Data items:
----

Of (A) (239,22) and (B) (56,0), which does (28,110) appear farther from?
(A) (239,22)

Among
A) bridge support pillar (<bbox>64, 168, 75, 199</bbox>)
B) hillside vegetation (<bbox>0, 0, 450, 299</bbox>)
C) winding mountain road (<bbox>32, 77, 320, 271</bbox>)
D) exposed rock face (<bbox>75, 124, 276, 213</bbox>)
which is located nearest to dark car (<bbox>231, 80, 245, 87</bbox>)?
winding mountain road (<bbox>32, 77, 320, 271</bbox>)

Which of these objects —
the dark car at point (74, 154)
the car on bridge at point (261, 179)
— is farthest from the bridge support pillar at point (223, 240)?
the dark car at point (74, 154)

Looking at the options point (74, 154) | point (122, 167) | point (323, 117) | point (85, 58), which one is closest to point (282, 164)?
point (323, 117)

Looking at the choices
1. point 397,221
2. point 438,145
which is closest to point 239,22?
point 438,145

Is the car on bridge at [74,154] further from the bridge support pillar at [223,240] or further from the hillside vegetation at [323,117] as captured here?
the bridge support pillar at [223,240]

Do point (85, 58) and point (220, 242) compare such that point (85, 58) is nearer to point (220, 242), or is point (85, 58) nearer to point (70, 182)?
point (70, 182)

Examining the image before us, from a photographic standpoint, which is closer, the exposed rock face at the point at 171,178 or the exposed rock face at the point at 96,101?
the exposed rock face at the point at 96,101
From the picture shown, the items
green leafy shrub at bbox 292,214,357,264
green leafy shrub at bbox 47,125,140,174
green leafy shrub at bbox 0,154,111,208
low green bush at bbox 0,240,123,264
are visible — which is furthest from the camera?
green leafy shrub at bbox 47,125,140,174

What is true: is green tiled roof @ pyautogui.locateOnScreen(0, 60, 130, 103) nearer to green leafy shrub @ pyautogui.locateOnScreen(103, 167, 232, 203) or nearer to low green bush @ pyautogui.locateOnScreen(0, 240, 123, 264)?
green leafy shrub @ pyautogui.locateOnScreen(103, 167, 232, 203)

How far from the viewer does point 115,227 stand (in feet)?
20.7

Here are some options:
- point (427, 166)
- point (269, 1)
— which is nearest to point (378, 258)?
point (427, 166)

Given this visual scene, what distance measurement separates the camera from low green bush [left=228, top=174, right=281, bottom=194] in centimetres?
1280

----

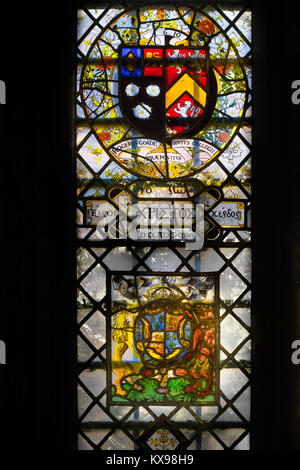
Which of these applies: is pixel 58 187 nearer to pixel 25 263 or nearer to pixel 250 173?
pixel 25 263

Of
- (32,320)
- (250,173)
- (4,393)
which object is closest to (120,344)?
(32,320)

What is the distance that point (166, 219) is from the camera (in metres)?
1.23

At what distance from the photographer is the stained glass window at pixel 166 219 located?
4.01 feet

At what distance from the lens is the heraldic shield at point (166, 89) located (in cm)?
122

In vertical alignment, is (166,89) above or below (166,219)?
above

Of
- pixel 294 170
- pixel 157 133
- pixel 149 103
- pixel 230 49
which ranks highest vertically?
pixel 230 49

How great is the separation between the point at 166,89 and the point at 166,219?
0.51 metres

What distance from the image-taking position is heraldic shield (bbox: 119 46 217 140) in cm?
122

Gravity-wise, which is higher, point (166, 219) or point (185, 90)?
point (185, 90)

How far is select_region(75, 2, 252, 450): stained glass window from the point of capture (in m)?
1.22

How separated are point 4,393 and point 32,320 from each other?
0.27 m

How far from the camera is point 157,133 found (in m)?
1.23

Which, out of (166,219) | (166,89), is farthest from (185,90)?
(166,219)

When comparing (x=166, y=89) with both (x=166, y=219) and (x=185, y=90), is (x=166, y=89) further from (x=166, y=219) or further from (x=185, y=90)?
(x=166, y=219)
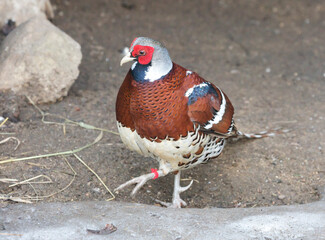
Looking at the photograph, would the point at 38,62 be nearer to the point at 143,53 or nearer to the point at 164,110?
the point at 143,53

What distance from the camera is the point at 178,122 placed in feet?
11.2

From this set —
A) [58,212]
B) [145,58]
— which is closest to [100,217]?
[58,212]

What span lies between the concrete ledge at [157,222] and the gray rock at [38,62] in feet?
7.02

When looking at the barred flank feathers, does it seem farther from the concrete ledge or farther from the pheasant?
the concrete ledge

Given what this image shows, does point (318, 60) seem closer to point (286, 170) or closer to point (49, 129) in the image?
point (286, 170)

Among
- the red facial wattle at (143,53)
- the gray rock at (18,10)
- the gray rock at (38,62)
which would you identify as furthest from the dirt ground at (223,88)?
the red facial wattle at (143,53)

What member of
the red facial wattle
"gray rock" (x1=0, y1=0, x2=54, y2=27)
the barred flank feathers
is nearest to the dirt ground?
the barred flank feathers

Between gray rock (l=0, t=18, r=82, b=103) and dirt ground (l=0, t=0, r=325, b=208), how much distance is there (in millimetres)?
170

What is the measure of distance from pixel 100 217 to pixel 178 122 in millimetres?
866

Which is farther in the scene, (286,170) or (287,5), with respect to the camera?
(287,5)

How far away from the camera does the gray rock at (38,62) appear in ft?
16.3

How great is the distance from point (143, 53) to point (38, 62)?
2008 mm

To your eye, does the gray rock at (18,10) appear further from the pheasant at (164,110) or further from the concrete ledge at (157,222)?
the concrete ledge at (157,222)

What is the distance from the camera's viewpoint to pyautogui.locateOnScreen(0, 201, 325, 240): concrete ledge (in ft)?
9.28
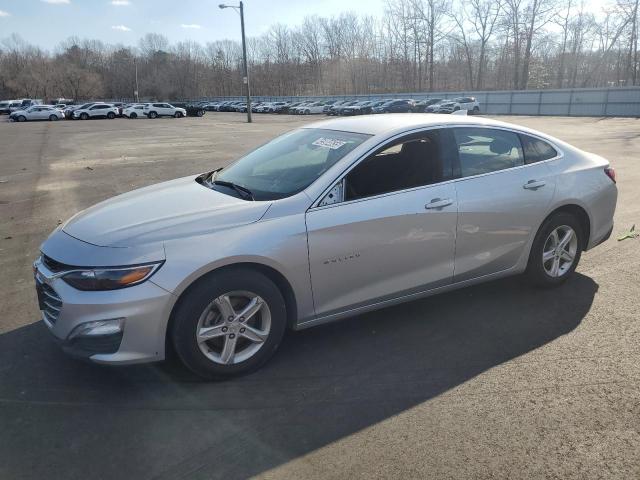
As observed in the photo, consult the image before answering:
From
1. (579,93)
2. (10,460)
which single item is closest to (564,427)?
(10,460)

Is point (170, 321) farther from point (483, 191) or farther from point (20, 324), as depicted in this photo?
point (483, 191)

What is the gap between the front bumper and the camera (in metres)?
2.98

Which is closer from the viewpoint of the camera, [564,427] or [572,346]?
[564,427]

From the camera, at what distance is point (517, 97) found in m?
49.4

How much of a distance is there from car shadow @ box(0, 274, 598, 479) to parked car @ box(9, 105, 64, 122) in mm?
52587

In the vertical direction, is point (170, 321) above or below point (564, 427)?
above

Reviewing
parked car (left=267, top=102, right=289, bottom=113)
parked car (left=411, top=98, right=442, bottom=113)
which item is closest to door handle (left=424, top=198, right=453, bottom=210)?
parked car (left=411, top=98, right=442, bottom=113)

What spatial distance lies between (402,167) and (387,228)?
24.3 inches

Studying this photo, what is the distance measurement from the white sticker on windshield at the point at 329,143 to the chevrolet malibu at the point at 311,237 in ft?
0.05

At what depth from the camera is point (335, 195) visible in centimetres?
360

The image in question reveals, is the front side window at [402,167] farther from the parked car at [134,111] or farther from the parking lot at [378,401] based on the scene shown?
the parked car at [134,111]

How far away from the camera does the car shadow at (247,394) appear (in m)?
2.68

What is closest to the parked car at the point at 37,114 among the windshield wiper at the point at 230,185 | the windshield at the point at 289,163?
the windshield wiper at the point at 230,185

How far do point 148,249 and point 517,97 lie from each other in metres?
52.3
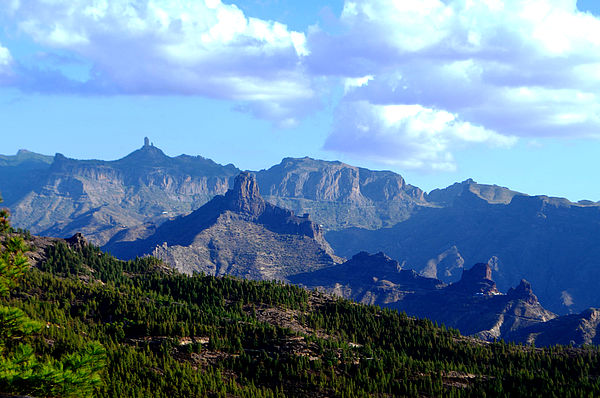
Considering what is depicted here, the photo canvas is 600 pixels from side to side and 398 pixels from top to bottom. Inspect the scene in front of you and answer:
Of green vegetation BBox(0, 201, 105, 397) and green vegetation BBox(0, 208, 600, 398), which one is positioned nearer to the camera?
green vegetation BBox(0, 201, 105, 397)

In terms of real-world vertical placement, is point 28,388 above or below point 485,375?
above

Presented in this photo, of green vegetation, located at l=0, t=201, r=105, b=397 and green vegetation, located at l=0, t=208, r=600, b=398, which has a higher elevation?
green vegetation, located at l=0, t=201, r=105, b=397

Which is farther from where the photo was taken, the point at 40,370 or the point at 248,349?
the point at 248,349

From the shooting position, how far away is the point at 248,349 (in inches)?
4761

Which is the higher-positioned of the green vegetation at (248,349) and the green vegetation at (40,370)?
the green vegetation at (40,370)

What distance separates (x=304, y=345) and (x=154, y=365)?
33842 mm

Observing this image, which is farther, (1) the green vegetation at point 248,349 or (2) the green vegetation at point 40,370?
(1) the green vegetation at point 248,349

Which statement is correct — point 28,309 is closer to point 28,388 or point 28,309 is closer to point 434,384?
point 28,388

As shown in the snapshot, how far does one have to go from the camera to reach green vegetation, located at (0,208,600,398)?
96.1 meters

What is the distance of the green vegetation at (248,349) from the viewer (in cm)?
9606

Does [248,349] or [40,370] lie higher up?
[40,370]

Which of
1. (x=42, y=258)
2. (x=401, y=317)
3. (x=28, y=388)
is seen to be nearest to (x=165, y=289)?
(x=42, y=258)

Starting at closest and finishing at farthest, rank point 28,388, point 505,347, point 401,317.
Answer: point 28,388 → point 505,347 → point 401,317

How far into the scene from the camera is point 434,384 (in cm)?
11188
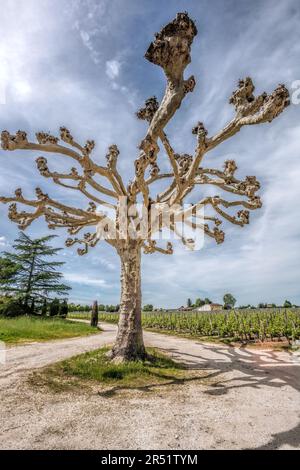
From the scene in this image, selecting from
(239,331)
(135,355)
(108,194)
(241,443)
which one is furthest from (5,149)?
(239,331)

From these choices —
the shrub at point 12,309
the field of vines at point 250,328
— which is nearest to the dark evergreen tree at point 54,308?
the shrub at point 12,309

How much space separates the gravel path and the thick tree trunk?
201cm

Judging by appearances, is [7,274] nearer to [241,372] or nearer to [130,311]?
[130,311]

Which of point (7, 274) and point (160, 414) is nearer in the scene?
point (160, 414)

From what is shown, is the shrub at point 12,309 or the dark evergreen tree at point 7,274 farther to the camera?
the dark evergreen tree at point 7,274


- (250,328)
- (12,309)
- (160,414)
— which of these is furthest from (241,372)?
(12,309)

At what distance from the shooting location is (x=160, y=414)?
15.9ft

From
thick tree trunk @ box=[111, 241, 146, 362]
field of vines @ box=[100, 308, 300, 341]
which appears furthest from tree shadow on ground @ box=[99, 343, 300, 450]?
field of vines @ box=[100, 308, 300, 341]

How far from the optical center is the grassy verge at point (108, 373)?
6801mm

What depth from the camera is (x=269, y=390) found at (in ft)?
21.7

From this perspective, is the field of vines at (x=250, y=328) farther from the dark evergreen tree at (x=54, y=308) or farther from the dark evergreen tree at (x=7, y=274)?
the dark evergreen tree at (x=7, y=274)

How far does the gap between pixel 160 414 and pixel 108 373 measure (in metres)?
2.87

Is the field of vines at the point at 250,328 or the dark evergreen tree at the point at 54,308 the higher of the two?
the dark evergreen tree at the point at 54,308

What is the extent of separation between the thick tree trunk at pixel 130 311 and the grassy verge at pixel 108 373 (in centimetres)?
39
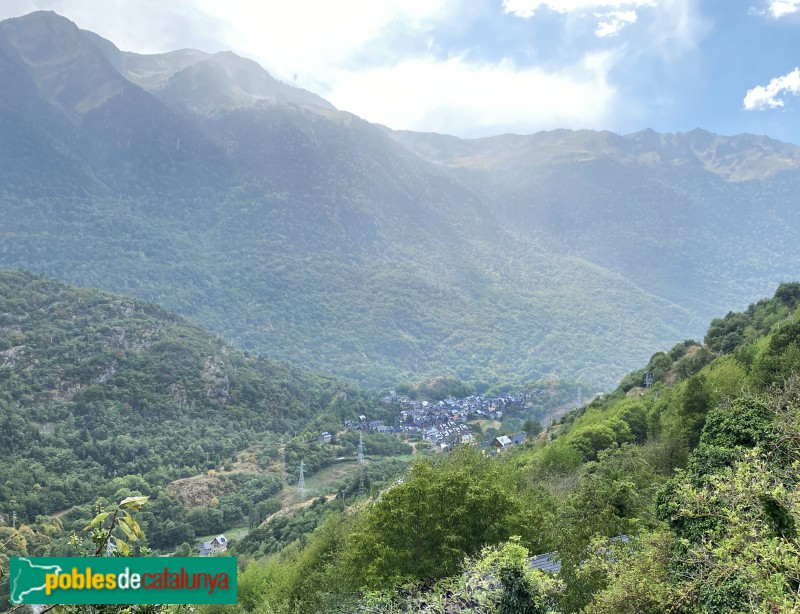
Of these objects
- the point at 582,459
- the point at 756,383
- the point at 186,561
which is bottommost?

----

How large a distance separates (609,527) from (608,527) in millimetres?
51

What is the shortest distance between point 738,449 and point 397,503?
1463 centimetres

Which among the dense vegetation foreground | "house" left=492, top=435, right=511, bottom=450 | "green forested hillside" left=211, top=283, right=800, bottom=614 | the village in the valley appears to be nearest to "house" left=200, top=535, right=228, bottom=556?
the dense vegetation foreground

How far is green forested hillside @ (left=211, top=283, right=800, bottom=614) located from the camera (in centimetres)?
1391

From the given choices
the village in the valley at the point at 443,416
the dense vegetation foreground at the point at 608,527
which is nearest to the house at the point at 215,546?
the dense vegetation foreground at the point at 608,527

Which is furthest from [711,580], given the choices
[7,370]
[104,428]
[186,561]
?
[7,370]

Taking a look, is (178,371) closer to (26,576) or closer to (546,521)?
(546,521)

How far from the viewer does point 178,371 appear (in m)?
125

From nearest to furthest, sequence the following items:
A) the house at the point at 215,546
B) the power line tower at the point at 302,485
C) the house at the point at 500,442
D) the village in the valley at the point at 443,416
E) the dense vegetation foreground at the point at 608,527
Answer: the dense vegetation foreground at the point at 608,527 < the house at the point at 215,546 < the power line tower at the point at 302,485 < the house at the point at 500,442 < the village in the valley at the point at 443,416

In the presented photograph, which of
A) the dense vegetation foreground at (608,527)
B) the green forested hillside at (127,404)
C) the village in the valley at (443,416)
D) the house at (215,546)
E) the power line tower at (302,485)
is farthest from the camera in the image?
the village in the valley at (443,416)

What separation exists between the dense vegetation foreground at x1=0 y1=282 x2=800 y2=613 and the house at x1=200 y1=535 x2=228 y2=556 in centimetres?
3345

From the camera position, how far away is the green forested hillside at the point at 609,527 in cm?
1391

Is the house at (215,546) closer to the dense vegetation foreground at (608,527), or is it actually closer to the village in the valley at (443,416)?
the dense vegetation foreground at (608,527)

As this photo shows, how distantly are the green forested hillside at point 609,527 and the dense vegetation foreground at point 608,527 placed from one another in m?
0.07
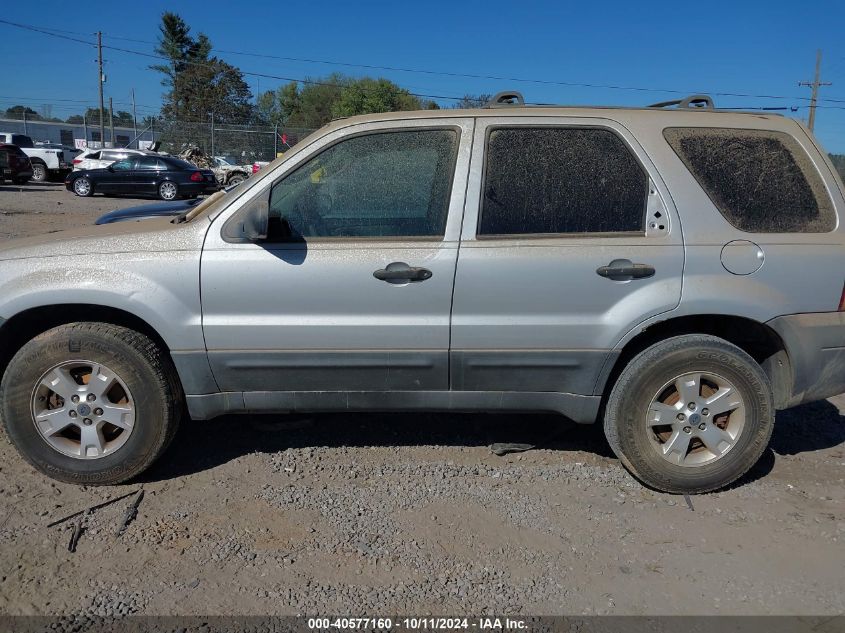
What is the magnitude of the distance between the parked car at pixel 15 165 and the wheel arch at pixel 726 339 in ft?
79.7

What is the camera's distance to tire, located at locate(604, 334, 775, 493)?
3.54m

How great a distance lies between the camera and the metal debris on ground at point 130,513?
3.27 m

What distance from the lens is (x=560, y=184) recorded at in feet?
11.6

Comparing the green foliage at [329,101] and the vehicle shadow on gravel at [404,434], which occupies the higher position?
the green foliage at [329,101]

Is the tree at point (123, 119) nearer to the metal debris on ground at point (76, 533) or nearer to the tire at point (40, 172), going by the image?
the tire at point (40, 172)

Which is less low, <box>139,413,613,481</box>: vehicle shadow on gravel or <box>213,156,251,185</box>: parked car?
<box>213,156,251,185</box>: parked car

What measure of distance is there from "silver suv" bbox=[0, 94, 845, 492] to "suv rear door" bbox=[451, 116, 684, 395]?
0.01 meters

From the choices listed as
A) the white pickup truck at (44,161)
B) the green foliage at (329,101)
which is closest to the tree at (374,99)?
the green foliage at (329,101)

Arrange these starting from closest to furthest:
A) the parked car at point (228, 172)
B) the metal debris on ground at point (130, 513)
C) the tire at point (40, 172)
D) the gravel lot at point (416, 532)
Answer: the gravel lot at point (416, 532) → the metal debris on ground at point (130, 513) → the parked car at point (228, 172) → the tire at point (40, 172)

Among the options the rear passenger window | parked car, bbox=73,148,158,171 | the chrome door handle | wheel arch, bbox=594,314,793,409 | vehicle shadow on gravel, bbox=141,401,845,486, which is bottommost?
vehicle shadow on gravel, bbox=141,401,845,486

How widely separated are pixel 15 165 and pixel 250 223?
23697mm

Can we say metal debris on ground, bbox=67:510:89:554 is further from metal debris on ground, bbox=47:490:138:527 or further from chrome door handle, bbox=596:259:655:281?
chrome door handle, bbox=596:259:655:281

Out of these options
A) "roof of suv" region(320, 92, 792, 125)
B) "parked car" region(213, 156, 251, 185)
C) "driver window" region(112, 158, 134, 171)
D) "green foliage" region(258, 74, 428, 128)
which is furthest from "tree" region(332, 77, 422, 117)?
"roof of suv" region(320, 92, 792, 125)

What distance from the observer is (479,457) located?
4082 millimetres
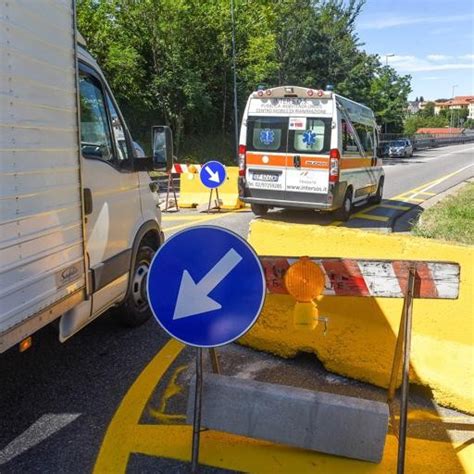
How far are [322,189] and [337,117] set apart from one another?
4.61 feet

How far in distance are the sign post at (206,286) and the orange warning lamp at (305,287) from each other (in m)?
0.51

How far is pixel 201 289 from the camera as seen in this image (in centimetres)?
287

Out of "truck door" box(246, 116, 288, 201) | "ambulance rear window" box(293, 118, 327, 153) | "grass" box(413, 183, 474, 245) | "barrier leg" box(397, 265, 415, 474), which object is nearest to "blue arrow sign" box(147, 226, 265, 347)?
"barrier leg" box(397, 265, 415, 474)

----

WHAT IS REQUIRED: Please count the lines in the records above that contain the string "away", treating case as significant. Give only the number.

ANSWER TO THE PROBLEM: 4